WRITTEN PROBLEM | Pull out each line from the rows below that contains the word "nearest" and copy those lines unchanged.

DATASET RECORDS |
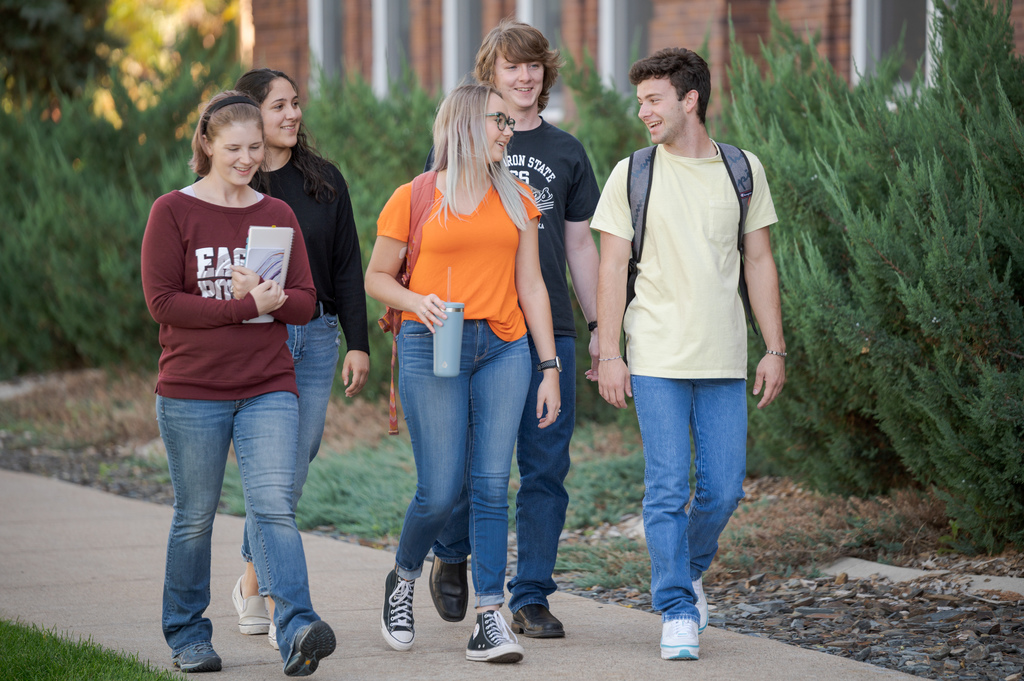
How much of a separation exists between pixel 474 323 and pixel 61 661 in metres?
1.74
---
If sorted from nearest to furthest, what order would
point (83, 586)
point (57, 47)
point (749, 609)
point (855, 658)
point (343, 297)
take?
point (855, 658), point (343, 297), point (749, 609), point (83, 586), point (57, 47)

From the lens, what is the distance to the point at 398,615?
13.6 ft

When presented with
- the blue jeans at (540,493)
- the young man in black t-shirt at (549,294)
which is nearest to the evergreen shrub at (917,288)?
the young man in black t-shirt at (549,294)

EXERCISE RESPONSE |
If sorted from nearest to furthest, what order would
which is nearest to the evergreen shrub at (917,288)?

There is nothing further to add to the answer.